__Task statement__:
Each line in the material below, starting at the one with "Profesiones del futuro: ¿Qué" and ending at the one with "Elche (Alicante).", is to be reproduced exactly; no picture is to be copied.

__Data in this exercise__:
━━━━━━━━━━━━━━━━━━━━
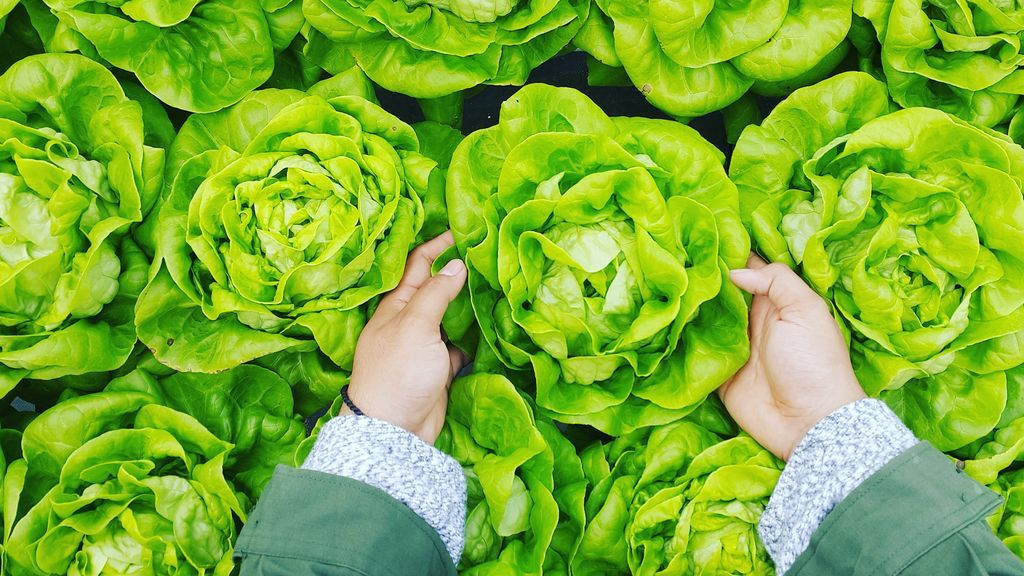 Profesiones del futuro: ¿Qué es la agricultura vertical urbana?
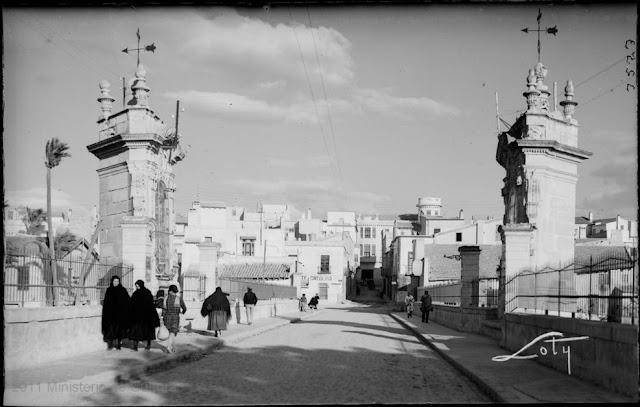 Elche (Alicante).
━━━━━━━━━━━━━━━━━━━━
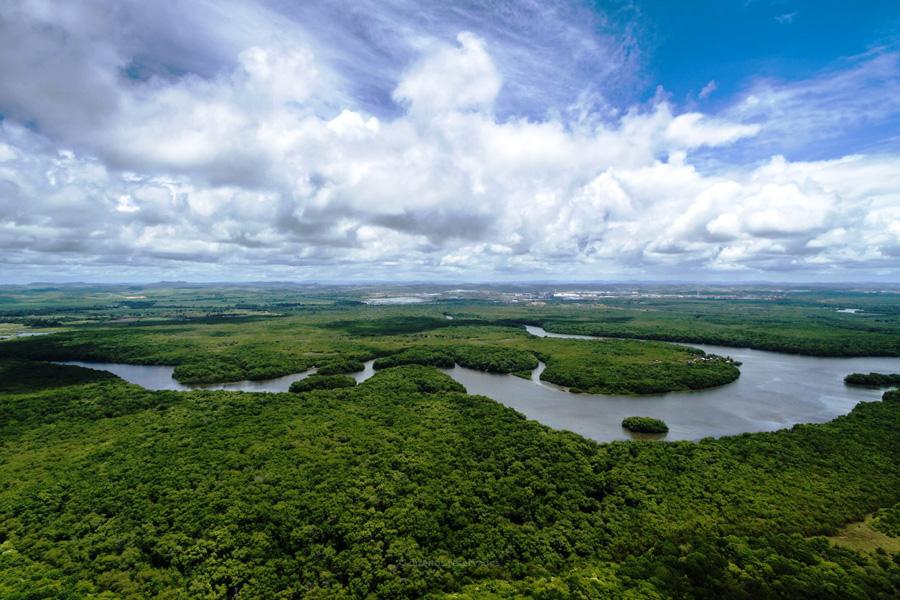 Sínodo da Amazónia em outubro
━━━━━━━━━━━━━━━━━━━━
__Response area__:
 Profesiones del futuro: ¿Qué es la agricultura vertical urbana?
 Elche (Alicante).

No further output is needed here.